>> Begin Data to use

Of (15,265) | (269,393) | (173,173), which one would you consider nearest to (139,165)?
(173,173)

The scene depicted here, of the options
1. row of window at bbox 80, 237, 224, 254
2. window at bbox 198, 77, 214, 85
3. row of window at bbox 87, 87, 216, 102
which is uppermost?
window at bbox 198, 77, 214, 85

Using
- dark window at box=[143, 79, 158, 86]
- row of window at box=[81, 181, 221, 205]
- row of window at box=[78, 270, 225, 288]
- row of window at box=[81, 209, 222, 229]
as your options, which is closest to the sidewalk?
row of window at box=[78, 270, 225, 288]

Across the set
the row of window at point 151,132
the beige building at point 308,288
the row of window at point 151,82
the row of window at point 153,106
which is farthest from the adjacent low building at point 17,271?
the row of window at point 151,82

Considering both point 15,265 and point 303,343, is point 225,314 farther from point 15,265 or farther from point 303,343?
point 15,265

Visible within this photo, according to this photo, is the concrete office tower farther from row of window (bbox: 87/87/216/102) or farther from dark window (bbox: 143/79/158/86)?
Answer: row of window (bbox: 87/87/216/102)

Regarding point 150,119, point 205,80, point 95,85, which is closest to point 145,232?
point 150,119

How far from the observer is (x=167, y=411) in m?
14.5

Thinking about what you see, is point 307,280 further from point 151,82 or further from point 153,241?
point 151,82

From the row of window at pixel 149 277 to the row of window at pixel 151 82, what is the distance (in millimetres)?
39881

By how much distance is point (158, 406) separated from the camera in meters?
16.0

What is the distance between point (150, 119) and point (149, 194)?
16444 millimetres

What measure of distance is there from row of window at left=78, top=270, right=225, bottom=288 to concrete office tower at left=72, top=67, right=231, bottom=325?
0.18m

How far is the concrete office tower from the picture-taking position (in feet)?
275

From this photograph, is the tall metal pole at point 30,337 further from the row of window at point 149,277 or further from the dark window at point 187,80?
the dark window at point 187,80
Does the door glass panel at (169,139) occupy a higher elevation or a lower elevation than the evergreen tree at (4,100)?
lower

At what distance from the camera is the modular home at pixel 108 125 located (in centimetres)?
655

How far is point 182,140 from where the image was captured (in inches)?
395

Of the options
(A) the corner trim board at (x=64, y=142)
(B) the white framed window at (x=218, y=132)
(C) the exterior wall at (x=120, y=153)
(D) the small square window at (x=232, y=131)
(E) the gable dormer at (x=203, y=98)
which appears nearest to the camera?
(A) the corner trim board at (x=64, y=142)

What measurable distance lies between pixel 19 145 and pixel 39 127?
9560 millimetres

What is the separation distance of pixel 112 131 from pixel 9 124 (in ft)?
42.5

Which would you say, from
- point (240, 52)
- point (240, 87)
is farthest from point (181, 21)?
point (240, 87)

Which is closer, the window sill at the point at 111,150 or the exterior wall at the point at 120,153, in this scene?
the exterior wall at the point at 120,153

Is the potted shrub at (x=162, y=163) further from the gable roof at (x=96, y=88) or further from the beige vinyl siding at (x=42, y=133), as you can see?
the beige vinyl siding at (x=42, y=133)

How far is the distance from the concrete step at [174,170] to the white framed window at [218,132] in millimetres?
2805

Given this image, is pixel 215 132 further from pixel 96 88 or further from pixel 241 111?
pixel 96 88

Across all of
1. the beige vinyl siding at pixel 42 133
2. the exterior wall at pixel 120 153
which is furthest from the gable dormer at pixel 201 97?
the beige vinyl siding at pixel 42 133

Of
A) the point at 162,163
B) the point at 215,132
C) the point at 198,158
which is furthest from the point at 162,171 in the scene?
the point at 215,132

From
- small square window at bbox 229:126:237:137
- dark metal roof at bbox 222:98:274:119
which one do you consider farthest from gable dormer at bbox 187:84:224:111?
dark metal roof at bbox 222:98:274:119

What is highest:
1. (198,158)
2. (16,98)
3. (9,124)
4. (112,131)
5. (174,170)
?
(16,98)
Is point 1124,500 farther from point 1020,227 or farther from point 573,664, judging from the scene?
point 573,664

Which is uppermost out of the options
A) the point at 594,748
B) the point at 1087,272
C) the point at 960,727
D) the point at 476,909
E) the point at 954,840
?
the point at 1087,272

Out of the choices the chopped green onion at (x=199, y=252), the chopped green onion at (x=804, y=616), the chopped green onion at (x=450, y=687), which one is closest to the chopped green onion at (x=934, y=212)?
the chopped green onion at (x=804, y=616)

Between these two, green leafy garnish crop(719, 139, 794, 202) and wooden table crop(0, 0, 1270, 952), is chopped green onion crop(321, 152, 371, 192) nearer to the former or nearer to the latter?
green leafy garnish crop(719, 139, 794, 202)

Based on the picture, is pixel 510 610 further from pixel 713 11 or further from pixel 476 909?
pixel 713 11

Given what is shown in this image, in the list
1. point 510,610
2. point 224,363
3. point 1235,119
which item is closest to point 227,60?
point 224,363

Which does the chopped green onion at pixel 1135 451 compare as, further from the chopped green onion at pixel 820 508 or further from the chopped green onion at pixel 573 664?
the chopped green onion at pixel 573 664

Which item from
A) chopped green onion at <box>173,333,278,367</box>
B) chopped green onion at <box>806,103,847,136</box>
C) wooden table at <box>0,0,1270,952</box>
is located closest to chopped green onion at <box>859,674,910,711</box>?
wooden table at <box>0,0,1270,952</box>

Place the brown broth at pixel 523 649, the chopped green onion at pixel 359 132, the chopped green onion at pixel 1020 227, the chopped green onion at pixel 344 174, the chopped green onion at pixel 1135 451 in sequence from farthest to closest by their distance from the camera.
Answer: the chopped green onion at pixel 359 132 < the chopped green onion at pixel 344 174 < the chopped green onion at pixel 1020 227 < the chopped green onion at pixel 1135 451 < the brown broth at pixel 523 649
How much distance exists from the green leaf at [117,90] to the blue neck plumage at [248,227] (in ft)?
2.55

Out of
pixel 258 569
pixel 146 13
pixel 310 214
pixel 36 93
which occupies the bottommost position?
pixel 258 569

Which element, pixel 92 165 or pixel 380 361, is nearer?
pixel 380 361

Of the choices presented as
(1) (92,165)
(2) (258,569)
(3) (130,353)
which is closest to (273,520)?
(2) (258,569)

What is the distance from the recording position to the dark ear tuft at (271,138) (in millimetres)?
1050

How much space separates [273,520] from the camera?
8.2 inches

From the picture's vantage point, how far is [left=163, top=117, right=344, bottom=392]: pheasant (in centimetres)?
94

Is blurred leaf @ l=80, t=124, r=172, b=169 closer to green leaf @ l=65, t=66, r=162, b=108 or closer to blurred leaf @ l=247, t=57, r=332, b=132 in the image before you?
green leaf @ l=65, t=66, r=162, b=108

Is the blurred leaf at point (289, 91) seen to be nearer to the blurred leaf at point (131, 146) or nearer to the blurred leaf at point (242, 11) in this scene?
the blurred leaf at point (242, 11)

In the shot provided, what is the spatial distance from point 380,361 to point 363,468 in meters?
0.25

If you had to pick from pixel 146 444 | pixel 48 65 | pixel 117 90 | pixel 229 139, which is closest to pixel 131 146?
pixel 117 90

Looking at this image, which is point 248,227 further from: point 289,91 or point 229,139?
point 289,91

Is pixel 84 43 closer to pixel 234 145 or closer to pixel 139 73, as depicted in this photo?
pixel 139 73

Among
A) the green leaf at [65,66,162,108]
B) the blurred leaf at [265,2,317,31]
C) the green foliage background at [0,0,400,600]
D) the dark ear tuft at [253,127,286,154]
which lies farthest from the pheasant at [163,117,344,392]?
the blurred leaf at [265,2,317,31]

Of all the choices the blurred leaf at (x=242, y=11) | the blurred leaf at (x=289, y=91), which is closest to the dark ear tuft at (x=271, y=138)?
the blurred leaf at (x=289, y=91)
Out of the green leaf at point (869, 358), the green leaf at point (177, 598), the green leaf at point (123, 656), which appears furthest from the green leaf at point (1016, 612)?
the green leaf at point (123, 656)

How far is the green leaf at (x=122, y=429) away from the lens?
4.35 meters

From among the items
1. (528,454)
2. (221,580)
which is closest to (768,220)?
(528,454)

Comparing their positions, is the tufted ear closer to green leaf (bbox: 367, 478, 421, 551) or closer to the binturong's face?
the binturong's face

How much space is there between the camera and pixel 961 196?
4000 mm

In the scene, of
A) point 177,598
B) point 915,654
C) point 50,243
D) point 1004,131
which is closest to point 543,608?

>> End Data to use

## Brief
Quote, word for word, every line starting at the one that contains "Is the blurred" and ending with the final line of the entries.

## Correct output
Is the blurred leaf at point (289, 91) seen to be nearer to the blurred leaf at point (131, 146) or nearer to the blurred leaf at point (242, 11) in this scene?
the blurred leaf at point (242, 11)

In the shot provided, what is the spatial distance from point 380,361 to point 363,468 in meters?
0.25

If you had to pick from pixel 146 444 | pixel 48 65 | pixel 117 90 | pixel 229 139, which is closest to pixel 131 146?
pixel 117 90

Looking at this image, which is point 248,227 further from: point 289,91 or point 229,139?
point 289,91

Is pixel 84 43 closer to pixel 234 145 or closer to pixel 139 73, as depicted in this photo?
pixel 139 73

Among
A) the green leaf at [65,66,162,108]
B) the blurred leaf at [265,2,317,31]
C) the green foliage background at [0,0,400,600]
D) the dark ear tuft at [253,127,286,154]
which lies farthest from the pheasant at [163,117,344,392]?
the blurred leaf at [265,2,317,31]

Of all the choices the blurred leaf at (x=242, y=11) | the blurred leaf at (x=289, y=91), which is closest to the dark ear tuft at (x=271, y=138)?
the blurred leaf at (x=289, y=91)
Out of the green leaf at point (869, 358), the green leaf at point (177, 598), the green leaf at point (123, 656), which appears furthest from the green leaf at point (1016, 612)?
the green leaf at point (123, 656)

How far is the green leaf at (x=122, y=429) away from the lens?
4.35 meters

From among the items
1. (528,454)
2. (221,580)
which is closest to (768,220)?
(528,454)

Comparing their positions, is the tufted ear closer to green leaf (bbox: 367, 478, 421, 551) or closer to the binturong's face?
the binturong's face

How much space is there between the camera and pixel 961 196?
4000 mm

In the scene, of
A) point 177,598
B) point 915,654
C) point 50,243
D) point 1004,131
which is closest to point 543,608?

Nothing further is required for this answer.